How many lines of the data below contain the string "instances"? Reply with the number alone.

[start]

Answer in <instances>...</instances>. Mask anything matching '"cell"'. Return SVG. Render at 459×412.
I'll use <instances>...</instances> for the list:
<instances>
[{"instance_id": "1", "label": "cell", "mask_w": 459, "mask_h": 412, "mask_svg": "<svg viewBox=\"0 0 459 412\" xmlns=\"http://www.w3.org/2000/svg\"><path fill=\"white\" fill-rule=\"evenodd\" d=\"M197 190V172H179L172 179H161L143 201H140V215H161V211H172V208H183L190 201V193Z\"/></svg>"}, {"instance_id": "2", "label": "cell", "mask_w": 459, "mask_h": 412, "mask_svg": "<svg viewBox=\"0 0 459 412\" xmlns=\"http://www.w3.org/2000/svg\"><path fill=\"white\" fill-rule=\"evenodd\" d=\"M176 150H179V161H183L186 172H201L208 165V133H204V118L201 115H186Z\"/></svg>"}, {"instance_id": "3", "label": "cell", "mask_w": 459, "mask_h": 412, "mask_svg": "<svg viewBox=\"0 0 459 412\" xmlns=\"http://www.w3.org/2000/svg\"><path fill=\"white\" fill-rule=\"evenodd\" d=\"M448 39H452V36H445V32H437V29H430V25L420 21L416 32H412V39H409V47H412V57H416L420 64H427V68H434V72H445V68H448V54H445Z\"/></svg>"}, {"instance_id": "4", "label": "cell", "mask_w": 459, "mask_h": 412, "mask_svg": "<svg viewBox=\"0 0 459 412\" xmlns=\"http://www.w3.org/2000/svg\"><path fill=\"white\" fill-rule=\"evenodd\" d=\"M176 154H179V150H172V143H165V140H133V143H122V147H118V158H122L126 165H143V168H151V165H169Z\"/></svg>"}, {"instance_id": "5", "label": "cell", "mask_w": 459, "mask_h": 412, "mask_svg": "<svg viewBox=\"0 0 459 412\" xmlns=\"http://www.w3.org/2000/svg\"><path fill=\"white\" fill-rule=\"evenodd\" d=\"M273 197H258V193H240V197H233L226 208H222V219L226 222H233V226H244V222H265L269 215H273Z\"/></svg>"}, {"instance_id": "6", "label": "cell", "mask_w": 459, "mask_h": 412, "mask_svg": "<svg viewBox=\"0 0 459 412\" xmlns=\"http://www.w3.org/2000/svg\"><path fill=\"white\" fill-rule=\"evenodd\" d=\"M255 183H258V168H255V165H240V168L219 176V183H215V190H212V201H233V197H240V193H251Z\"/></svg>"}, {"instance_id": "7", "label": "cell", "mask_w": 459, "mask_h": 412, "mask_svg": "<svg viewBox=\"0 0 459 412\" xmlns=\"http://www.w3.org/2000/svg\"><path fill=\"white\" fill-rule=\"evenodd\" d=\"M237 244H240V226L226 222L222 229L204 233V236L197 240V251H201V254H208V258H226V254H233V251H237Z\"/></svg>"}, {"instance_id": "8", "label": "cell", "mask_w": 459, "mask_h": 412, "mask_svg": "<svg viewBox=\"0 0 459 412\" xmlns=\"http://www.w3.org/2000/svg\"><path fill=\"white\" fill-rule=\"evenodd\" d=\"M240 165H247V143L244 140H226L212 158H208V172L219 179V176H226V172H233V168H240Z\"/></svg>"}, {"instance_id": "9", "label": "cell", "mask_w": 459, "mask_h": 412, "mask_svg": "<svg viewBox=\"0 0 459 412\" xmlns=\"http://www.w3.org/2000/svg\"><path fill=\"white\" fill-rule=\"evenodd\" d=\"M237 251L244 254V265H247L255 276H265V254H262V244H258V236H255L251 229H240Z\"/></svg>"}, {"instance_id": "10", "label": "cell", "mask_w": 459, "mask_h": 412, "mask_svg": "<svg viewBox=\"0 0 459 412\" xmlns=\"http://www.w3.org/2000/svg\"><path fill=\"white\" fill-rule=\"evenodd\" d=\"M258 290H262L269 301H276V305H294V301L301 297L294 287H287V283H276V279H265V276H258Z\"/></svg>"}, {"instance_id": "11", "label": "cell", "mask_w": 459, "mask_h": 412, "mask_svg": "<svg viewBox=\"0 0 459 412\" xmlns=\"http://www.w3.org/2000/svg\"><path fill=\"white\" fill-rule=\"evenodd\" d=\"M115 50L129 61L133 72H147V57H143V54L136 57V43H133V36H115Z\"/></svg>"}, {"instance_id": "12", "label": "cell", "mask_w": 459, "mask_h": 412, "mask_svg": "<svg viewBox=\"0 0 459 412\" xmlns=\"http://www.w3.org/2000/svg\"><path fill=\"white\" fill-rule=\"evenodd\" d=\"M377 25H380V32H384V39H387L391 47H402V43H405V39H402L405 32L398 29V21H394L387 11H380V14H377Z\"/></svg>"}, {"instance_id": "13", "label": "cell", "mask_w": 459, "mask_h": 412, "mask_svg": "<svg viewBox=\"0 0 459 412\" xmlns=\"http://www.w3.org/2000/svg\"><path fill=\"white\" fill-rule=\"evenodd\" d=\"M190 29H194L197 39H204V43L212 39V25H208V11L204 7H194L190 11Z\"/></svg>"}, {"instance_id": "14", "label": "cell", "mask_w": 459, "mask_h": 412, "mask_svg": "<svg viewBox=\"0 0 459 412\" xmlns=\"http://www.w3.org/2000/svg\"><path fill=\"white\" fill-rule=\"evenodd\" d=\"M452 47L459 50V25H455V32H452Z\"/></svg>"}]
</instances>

[end]

■ ANSWER BELOW
4